If I were able to invite these three to dinner, we'd have much to discuss. First and foremost, I would thank them each for their individual contributions to my academic career path.
Margaret Callaghan was the author of the first romance book I fell in love with. It was titled Substitute Husband. I read this book when I was 16 years old, working part time at a nursing home. Before this time, I never knew the world of pure romance novels existed. These books became an obsession for me, and since then, I've devoured thousands of them.
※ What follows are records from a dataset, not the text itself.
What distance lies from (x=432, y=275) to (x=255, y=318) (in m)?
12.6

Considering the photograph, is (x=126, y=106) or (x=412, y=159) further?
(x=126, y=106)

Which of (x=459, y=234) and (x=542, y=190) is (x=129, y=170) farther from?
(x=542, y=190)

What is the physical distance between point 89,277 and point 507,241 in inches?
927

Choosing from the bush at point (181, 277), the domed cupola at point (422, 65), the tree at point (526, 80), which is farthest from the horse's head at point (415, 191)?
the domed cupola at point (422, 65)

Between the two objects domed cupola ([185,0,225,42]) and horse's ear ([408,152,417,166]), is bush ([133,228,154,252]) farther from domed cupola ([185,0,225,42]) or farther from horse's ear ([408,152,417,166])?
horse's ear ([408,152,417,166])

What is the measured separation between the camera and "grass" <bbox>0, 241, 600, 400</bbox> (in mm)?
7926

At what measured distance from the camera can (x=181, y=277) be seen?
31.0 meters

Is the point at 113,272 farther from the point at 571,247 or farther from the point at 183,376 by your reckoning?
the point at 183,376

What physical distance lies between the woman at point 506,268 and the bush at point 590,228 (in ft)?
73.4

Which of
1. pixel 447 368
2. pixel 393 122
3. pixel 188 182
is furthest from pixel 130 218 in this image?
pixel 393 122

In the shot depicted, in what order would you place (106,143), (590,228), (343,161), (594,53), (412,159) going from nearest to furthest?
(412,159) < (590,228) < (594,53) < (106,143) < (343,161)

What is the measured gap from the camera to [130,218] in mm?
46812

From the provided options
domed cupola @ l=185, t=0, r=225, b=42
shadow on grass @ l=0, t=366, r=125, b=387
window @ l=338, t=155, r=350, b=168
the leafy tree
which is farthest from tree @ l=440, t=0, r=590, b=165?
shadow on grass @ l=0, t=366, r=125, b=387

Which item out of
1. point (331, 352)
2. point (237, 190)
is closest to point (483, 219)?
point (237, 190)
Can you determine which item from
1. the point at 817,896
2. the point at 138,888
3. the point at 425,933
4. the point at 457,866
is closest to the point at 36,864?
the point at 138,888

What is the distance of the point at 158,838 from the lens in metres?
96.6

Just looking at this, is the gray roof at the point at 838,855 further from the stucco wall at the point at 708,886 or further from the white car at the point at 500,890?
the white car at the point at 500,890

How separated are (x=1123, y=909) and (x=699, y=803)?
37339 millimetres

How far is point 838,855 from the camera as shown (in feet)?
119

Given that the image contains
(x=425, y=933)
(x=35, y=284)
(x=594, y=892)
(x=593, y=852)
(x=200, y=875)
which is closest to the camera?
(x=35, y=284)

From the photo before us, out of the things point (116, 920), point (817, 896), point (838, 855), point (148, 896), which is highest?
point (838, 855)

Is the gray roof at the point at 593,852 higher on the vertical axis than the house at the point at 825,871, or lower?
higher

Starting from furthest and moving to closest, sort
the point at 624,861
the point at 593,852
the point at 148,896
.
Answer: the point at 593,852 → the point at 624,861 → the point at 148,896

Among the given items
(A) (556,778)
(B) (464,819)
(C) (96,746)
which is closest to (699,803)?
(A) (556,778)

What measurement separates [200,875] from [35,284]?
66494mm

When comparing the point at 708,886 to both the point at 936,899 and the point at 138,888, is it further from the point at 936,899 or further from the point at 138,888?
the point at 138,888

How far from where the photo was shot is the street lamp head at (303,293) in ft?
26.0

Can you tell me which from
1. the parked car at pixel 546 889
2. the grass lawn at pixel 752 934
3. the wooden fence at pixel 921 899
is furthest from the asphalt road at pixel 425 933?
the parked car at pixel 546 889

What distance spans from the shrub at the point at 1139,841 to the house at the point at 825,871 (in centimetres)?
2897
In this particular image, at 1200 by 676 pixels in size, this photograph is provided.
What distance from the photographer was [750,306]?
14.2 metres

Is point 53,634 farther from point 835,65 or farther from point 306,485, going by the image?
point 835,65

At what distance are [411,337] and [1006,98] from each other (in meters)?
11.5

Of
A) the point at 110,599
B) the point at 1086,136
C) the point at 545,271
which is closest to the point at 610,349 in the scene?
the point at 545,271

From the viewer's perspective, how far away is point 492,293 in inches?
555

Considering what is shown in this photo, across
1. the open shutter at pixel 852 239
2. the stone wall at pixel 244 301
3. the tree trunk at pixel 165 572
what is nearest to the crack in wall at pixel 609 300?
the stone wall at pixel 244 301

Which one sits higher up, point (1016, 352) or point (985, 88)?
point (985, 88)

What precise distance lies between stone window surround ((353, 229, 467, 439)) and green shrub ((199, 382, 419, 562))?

After college, when I was looking at graduate schools and came across Seton Hill University's program in Writing Popular Fiction (WPF), I was thrilled to see that I could specialize in romance fiction. It seemed almost too good to be true that I could get a master's degree focused on the genre I loved. If it had not been for that one book by Callaghan, I would not have been able to connect with the program that encourages my love of and practice in the romance genre.
Julia Quinn serves a similar role as Margaret Callaghan does. Currently, Quinn is my favorite author. I've read almost all of her books (her current book, What Happens in London, is on my reading pile). She writes Regency romance with humor and wit, and I am aspiring to make my current work as intelligent and amusing as hers. My dream is to one day be printed by her publisher, Avon. I would enjoy telling her about the WPF program and my goals for it, and then hearing her thoughts about the program and my career.
Finally, before I could even thank Margaret Callaghan or Julia Quinn, I would need to thank the third dinner guest, Johannes Gutenberg. Gutenberg invented the printing press in 1440. Because of him, the publishing industry is what it is today. All writers owe him for our modern ability to mass produce books.
I would like Gutenberg to see what his invention had done, how it has affected everyone in the world. From the mass production of the Bible, to the rapid distribution of category romance novels, people the world over have benefited from the ability to quickly acquire printed text.
These three people have shaped the way my world revolves around the printed word. Gutenberg has given me the printed word, Callaghan introduced me to a loved genre and Quinn created a type of writing that I would love to emulate. To be able to thank them and share with them about my academic plans would be the gift of a lifetime. No, wait. They've already given me the gift of a lifetime – and I will use it in the Writing Popular Fiction program at Seton Hill.